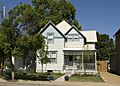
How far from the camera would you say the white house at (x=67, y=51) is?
41.0 meters

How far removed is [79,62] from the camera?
42750 mm

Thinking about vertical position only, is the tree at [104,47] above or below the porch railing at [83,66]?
above

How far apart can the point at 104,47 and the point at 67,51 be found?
46.2 meters

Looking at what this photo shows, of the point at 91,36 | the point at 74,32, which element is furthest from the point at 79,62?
the point at 91,36

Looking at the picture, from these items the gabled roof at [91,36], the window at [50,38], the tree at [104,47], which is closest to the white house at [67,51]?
the window at [50,38]

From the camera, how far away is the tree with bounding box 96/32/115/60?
82.1 metres

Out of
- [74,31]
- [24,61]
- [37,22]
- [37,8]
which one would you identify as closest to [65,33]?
[74,31]

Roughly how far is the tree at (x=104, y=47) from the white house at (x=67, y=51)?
3595 centimetres

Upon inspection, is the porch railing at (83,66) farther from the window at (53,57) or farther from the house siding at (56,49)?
the window at (53,57)

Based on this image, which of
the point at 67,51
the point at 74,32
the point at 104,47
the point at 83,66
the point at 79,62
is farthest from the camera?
the point at 104,47

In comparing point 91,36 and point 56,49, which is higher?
point 91,36

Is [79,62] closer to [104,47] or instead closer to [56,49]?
[56,49]

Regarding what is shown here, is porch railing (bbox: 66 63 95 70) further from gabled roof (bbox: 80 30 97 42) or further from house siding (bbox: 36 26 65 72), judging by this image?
gabled roof (bbox: 80 30 97 42)

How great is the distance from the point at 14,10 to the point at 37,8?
32.1 metres
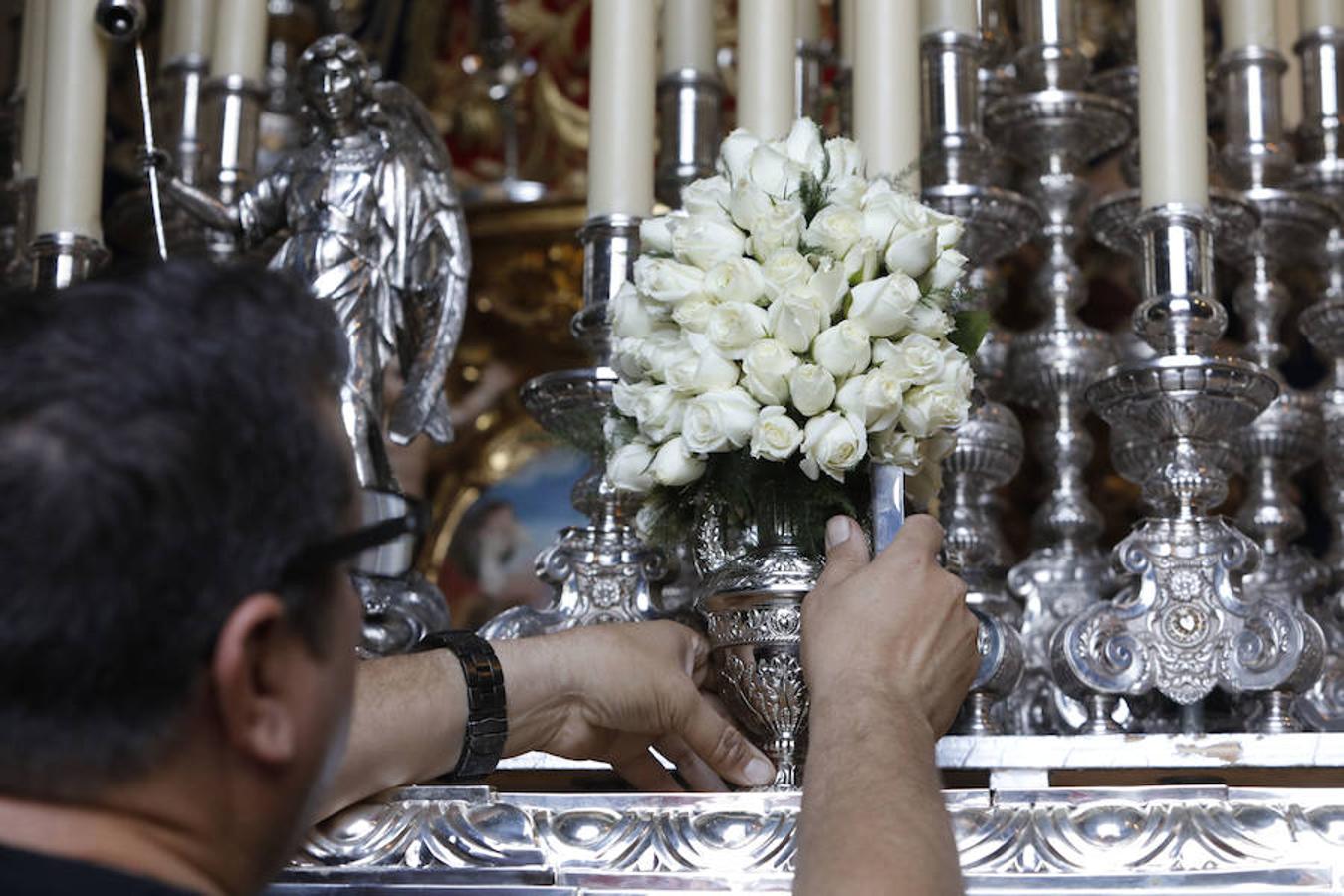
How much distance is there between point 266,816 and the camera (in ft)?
2.37

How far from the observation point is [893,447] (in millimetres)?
1058

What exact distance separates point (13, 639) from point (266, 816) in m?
0.11

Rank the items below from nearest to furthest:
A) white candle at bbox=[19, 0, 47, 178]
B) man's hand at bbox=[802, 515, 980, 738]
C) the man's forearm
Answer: the man's forearm, man's hand at bbox=[802, 515, 980, 738], white candle at bbox=[19, 0, 47, 178]

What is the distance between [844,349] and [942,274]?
82 mm

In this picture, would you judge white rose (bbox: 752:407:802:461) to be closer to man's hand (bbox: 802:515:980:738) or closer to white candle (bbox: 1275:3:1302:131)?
man's hand (bbox: 802:515:980:738)

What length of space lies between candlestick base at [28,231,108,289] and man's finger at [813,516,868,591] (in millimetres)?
600

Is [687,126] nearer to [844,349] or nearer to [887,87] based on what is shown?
[887,87]

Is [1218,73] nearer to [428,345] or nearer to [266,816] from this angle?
[428,345]

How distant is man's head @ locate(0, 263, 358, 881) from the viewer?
0.65m

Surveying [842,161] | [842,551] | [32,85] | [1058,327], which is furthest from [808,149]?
[32,85]

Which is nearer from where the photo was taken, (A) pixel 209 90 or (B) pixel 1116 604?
(B) pixel 1116 604

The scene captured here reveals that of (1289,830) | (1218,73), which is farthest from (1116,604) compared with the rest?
(1218,73)

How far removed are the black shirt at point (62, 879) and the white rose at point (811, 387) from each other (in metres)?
0.47

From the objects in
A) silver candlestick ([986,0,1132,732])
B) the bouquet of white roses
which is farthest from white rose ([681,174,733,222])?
silver candlestick ([986,0,1132,732])
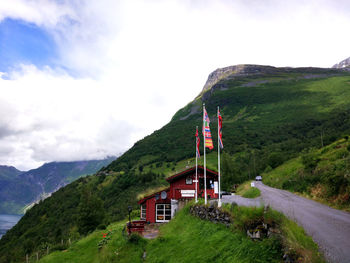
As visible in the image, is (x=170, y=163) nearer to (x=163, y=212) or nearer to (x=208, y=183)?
(x=163, y=212)

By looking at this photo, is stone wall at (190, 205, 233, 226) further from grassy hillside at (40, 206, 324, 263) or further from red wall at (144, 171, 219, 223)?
red wall at (144, 171, 219, 223)

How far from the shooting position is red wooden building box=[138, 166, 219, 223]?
35.8 m

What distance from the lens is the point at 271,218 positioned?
9.55 metres

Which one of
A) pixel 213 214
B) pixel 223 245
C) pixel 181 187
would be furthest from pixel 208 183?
pixel 223 245

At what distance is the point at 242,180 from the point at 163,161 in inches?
2804

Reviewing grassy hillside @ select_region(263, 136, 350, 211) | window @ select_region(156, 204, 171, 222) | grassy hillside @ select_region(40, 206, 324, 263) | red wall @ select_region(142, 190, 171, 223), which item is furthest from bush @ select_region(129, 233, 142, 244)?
window @ select_region(156, 204, 171, 222)

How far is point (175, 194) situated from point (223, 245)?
2489 cm

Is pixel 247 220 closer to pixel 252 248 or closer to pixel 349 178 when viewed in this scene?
pixel 252 248

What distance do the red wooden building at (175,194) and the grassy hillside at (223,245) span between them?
48.3 feet

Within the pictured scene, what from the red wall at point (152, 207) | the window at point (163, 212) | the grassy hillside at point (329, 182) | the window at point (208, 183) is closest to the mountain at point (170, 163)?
the red wall at point (152, 207)

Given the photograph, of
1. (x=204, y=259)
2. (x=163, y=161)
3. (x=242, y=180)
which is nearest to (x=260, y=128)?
(x=163, y=161)

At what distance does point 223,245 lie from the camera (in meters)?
11.7

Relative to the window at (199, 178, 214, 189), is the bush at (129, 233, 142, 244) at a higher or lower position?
lower

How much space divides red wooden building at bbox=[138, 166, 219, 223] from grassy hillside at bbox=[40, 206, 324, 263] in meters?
14.7
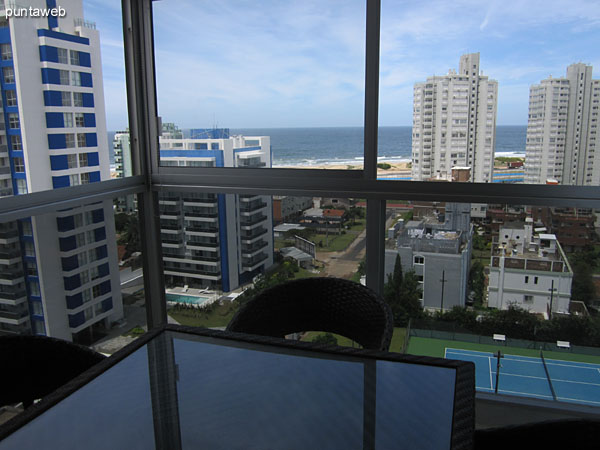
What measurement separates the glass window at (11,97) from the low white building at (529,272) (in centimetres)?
271

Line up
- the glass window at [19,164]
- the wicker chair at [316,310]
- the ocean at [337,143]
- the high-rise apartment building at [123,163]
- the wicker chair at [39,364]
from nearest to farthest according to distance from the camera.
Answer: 1. the wicker chair at [39,364]
2. the wicker chair at [316,310]
3. the glass window at [19,164]
4. the ocean at [337,143]
5. the high-rise apartment building at [123,163]

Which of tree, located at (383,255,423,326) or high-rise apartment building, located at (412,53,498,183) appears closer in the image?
high-rise apartment building, located at (412,53,498,183)

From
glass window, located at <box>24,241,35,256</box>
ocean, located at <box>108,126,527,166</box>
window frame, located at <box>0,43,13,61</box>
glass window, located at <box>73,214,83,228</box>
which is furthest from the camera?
glass window, located at <box>73,214,83,228</box>

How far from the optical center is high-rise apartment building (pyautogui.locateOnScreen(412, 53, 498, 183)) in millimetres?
2777

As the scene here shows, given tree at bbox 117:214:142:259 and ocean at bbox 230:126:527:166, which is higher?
ocean at bbox 230:126:527:166

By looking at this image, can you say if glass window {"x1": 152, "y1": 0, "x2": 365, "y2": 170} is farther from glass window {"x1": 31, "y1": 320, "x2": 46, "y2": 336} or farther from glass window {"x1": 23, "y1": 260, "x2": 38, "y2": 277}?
glass window {"x1": 31, "y1": 320, "x2": 46, "y2": 336}

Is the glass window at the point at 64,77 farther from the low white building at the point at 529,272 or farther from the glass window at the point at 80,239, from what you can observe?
the low white building at the point at 529,272

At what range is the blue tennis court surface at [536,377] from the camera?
279 centimetres

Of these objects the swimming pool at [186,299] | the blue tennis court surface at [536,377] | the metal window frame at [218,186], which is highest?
the metal window frame at [218,186]

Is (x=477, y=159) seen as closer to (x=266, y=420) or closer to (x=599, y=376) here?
(x=599, y=376)

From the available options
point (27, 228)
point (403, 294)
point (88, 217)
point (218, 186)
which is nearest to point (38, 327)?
point (27, 228)

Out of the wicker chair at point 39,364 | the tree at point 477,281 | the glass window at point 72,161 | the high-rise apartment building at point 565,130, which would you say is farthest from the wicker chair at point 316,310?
the glass window at point 72,161

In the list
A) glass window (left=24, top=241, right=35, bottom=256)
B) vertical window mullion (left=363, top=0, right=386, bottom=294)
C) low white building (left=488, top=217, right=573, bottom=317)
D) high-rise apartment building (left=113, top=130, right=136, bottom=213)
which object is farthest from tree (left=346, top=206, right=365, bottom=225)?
glass window (left=24, top=241, right=35, bottom=256)

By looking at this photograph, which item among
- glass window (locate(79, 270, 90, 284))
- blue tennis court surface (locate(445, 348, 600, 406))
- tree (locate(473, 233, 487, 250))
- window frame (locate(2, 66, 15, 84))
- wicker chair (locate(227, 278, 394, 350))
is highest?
window frame (locate(2, 66, 15, 84))
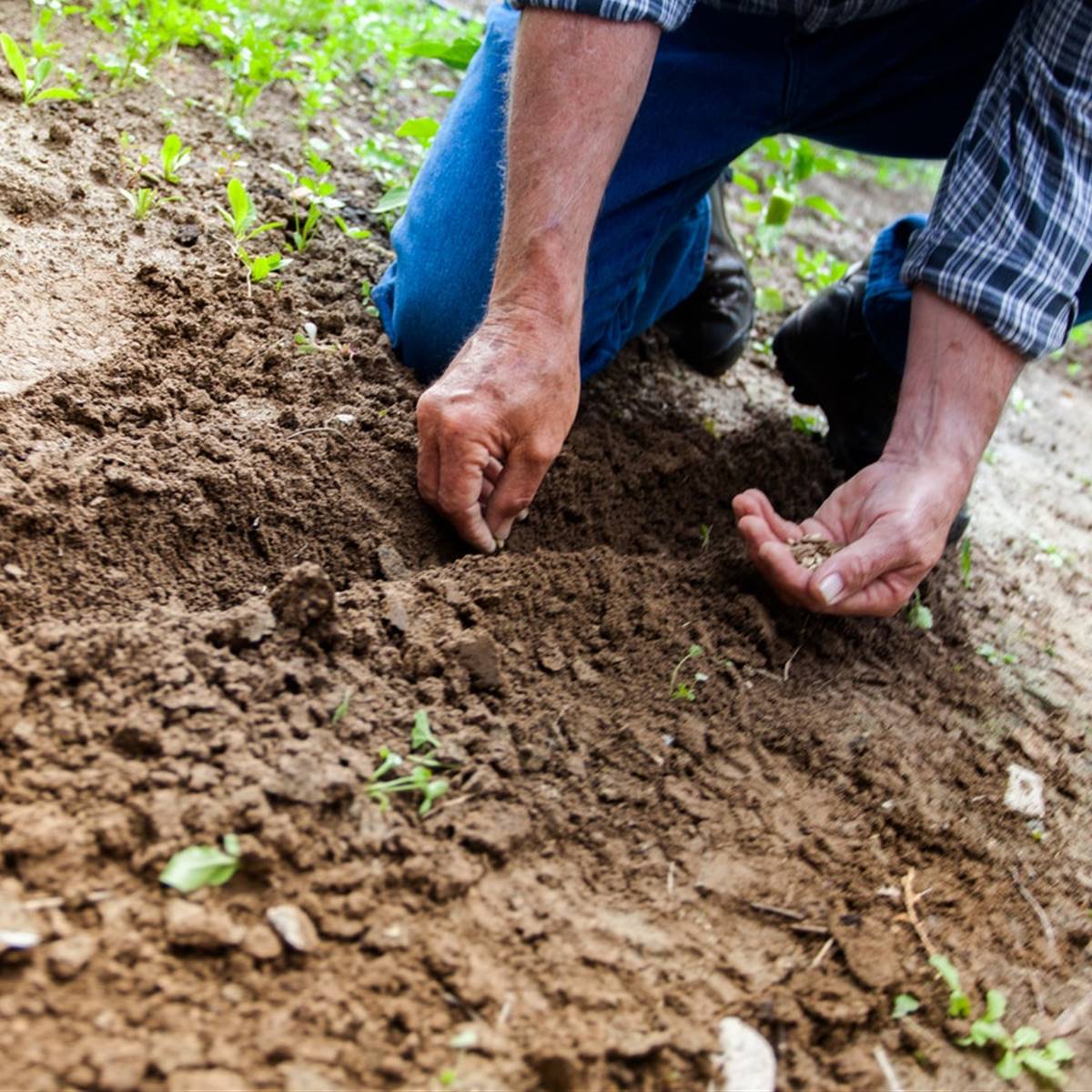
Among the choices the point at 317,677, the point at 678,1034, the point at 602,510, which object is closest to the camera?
the point at 678,1034

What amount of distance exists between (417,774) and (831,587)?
0.78 meters

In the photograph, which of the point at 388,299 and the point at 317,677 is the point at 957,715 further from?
the point at 388,299

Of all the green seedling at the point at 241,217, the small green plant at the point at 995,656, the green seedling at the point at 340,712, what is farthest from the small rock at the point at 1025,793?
the green seedling at the point at 241,217

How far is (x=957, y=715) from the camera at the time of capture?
6.17 ft

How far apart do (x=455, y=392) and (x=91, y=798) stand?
81 cm

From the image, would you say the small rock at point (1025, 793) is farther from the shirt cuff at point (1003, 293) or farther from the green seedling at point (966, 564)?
the shirt cuff at point (1003, 293)

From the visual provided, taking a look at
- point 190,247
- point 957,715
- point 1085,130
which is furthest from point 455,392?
point 1085,130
# # # #
Copy the lines word for word, starting at the line that contains "How far is (x=957, y=715)" and ending with the last line above.

• Expected answer:
How far is (x=957, y=715) from the camera at the time of capture?
6.17 ft

How far apart do (x=455, y=392) and (x=91, y=798) stand?
81 cm

From the image, would you say the small rock at point (1025, 793) is farther from the shirt cuff at point (1003, 293) or farther from the green seedling at point (966, 564)?
the shirt cuff at point (1003, 293)

From the visual provided, taking a look at
- point 190,247
- point 957,715
- point 1085,130
which is furthest from point 455,392?
point 1085,130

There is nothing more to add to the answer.